A new drawing of Walking Man with some contextual review. And a traditional tune called The Gobby-O, played by the skin of my teeth on the tenor banjo, with spoons and guitar.
A new drawing of Walking Man with some contextual review. And a traditional tune called The Gobby-O, played by the skin of my teeth on the tenor banjo, with spoons and guitar.
The first documentation of Walking Man from 1998
Country and City Walking Men, 2005
Another early drawing of Walking Man from 1999
Walking Man looking out of a window 2001
The following is an early description of Walking Man as it appears in the play The Two Deaths of John Beartrist Laceroot:
Walking Man does quite a good bit of doing things, but often
is found plainly walking; in circles or in unjoined lines.
Also with regularity, in simple curves as well as complex
compounded curves accompanied with series of strait lines.
Less frequently, but often enough to be mentioned, he walks
in lines forming letters that sometimes are random and do
not spell out any sort of thing, but at other times they
make up words or sentences.
Walking Man is found often to have walked from one geographic-
al location to another geographical location extremely far removed from the
first, kicking the leaves underneath the trees.
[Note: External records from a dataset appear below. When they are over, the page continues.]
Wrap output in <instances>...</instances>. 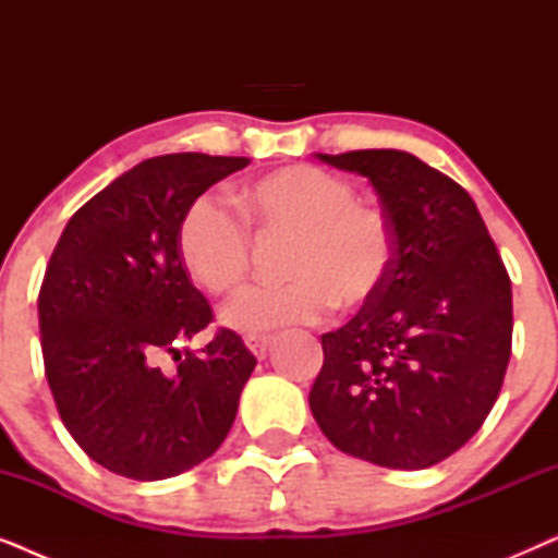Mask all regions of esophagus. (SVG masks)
I'll return each instance as SVG.
<instances>
[{"label": "esophagus", "mask_w": 558, "mask_h": 558, "mask_svg": "<svg viewBox=\"0 0 558 558\" xmlns=\"http://www.w3.org/2000/svg\"><path fill=\"white\" fill-rule=\"evenodd\" d=\"M269 345L271 338H262V335H248L246 338V348L258 357V361H264L266 353H269Z\"/></svg>", "instance_id": "34e87169"}]
</instances>
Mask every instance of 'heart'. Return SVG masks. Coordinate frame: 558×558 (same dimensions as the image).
<instances>
[{"instance_id": "1", "label": "heart", "mask_w": 558, "mask_h": 558, "mask_svg": "<svg viewBox=\"0 0 558 558\" xmlns=\"http://www.w3.org/2000/svg\"><path fill=\"white\" fill-rule=\"evenodd\" d=\"M243 216L262 235L289 239L281 287H256L223 310L241 332L312 325L330 312L357 310L384 292L393 271L391 220L355 201L345 178L312 165H292L248 182L239 193ZM187 277L210 294H231L248 277L251 233L216 197L190 205L178 231Z\"/></svg>"}]
</instances>
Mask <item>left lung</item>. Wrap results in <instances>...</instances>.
<instances>
[{
    "label": "left lung",
    "mask_w": 558,
    "mask_h": 558,
    "mask_svg": "<svg viewBox=\"0 0 558 558\" xmlns=\"http://www.w3.org/2000/svg\"><path fill=\"white\" fill-rule=\"evenodd\" d=\"M317 157L368 178L396 262L384 292L323 335L312 416L340 452L391 470L432 468L498 399L513 340L510 277L452 178L399 149Z\"/></svg>",
    "instance_id": "obj_1"
}]
</instances>
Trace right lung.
I'll use <instances>...</instances> for the list:
<instances>
[{"instance_id":"right-lung-1","label":"right lung","mask_w":558,"mask_h":558,"mask_svg":"<svg viewBox=\"0 0 558 558\" xmlns=\"http://www.w3.org/2000/svg\"><path fill=\"white\" fill-rule=\"evenodd\" d=\"M246 157L144 159L68 220L37 296L45 376L65 429L121 477H174L231 432L256 357L220 327L201 353L178 345L213 310L178 254L190 205ZM178 356L165 374L158 361Z\"/></svg>"}]
</instances>
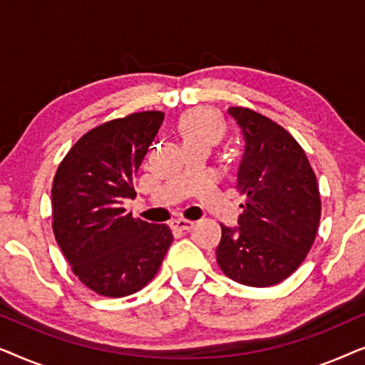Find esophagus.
Masks as SVG:
<instances>
[{
  "label": "esophagus",
  "instance_id": "1",
  "mask_svg": "<svg viewBox=\"0 0 365 365\" xmlns=\"http://www.w3.org/2000/svg\"><path fill=\"white\" fill-rule=\"evenodd\" d=\"M173 229H178V231H191L194 227L192 221H187V219H174L171 222Z\"/></svg>",
  "mask_w": 365,
  "mask_h": 365
}]
</instances>
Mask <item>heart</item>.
Listing matches in <instances>:
<instances>
[{"instance_id": "b5f03b06", "label": "heart", "mask_w": 365, "mask_h": 365, "mask_svg": "<svg viewBox=\"0 0 365 365\" xmlns=\"http://www.w3.org/2000/svg\"><path fill=\"white\" fill-rule=\"evenodd\" d=\"M184 144L191 143H217L224 136V123L216 113L206 108L187 111L178 124Z\"/></svg>"}]
</instances>
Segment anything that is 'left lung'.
Here are the masks:
<instances>
[{"mask_svg":"<svg viewBox=\"0 0 365 365\" xmlns=\"http://www.w3.org/2000/svg\"><path fill=\"white\" fill-rule=\"evenodd\" d=\"M227 114L244 139L237 187L246 204L239 226L221 224L217 264L244 286H274L301 266L316 239L317 179L304 149L282 126L247 108H229Z\"/></svg>","mask_w":365,"mask_h":365,"instance_id":"left-lung-1","label":"left lung"}]
</instances>
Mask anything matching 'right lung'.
<instances>
[{
	"label": "right lung",
	"instance_id": "right-lung-1",
	"mask_svg": "<svg viewBox=\"0 0 365 365\" xmlns=\"http://www.w3.org/2000/svg\"><path fill=\"white\" fill-rule=\"evenodd\" d=\"M164 119L143 111L91 129L59 164L53 181V231L84 286L108 297L139 291L156 276L173 242L166 224L134 219V178Z\"/></svg>",
	"mask_w": 365,
	"mask_h": 365
}]
</instances>
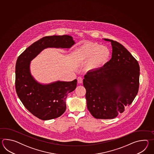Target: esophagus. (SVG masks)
<instances>
[{"mask_svg":"<svg viewBox=\"0 0 154 154\" xmlns=\"http://www.w3.org/2000/svg\"><path fill=\"white\" fill-rule=\"evenodd\" d=\"M77 80H78V82L79 84H82V82H83V79L82 77H78V79H77Z\"/></svg>","mask_w":154,"mask_h":154,"instance_id":"34e87169","label":"esophagus"}]
</instances>
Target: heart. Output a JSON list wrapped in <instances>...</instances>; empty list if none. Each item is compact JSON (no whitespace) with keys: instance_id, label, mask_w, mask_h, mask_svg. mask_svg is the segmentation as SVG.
Segmentation results:
<instances>
[{"instance_id":"1","label":"heart","mask_w":154,"mask_h":154,"mask_svg":"<svg viewBox=\"0 0 154 154\" xmlns=\"http://www.w3.org/2000/svg\"><path fill=\"white\" fill-rule=\"evenodd\" d=\"M80 57L85 60H90L89 66L92 69L100 68L107 62L110 51L107 47L96 43H88L80 49Z\"/></svg>"}]
</instances>
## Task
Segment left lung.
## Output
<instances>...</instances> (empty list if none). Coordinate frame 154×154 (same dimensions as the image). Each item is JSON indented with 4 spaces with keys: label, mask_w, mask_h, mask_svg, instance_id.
<instances>
[{
    "label": "left lung",
    "mask_w": 154,
    "mask_h": 154,
    "mask_svg": "<svg viewBox=\"0 0 154 154\" xmlns=\"http://www.w3.org/2000/svg\"><path fill=\"white\" fill-rule=\"evenodd\" d=\"M111 59L100 69L87 72L83 85L87 107L97 119H113L133 102L139 88L137 60L121 43L111 39Z\"/></svg>",
    "instance_id": "obj_1"
}]
</instances>
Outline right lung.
<instances>
[{
	"label": "right lung",
	"instance_id": "1",
	"mask_svg": "<svg viewBox=\"0 0 154 154\" xmlns=\"http://www.w3.org/2000/svg\"><path fill=\"white\" fill-rule=\"evenodd\" d=\"M74 44L68 35L46 36L26 48L17 59L15 66V88L23 106L34 116L42 120L58 118L66 111V99L75 89L77 80L39 84L29 72V62L47 47L70 48Z\"/></svg>",
	"mask_w": 154,
	"mask_h": 154
}]
</instances>
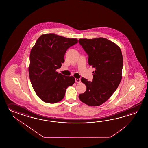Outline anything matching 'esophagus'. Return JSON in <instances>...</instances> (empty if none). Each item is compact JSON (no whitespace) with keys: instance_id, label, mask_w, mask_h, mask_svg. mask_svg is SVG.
I'll return each mask as SVG.
<instances>
[{"instance_id":"34e87169","label":"esophagus","mask_w":148,"mask_h":148,"mask_svg":"<svg viewBox=\"0 0 148 148\" xmlns=\"http://www.w3.org/2000/svg\"><path fill=\"white\" fill-rule=\"evenodd\" d=\"M75 82L77 83H80L81 82V80L80 79H75Z\"/></svg>"}]
</instances>
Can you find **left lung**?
Segmentation results:
<instances>
[{
	"label": "left lung",
	"instance_id": "1",
	"mask_svg": "<svg viewBox=\"0 0 148 148\" xmlns=\"http://www.w3.org/2000/svg\"><path fill=\"white\" fill-rule=\"evenodd\" d=\"M88 56V63L96 70L92 82L82 78L86 91L79 95L82 102L90 106L103 104L113 95L122 79L123 60L116 44L103 38L79 40Z\"/></svg>",
	"mask_w": 148,
	"mask_h": 148
}]
</instances>
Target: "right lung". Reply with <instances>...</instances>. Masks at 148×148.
Returning <instances> with one entry per match:
<instances>
[{"mask_svg": "<svg viewBox=\"0 0 148 148\" xmlns=\"http://www.w3.org/2000/svg\"><path fill=\"white\" fill-rule=\"evenodd\" d=\"M78 43L76 38L55 34L42 35L32 49L29 56V76L35 92L41 100L49 104L63 99L66 88L75 82L73 76L56 71L64 62L68 49Z\"/></svg>", "mask_w": 148, "mask_h": 148, "instance_id": "right-lung-1", "label": "right lung"}]
</instances>
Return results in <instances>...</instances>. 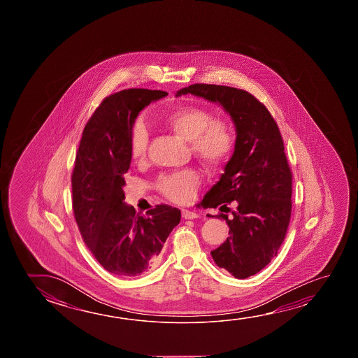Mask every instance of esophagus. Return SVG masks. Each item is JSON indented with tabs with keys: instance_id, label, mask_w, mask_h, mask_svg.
<instances>
[{
	"instance_id": "obj_1",
	"label": "esophagus",
	"mask_w": 358,
	"mask_h": 358,
	"mask_svg": "<svg viewBox=\"0 0 358 358\" xmlns=\"http://www.w3.org/2000/svg\"><path fill=\"white\" fill-rule=\"evenodd\" d=\"M182 217L185 220H194L199 217V213H196L194 211H188V210H182Z\"/></svg>"
}]
</instances>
For the ‑ uhmm… individual, the imagination is much more endued
with the powerful swaying grip of reality than that of the
actual objective reality. That is to say that, umm…ahh, to some people,
the life experienced within the imagination is just as real, if not more real,
than the life experienced outside the imagination…
if…the…ahh…two can be separated at all. In this consideration,
Walking Man is John Beartrist Laceroot.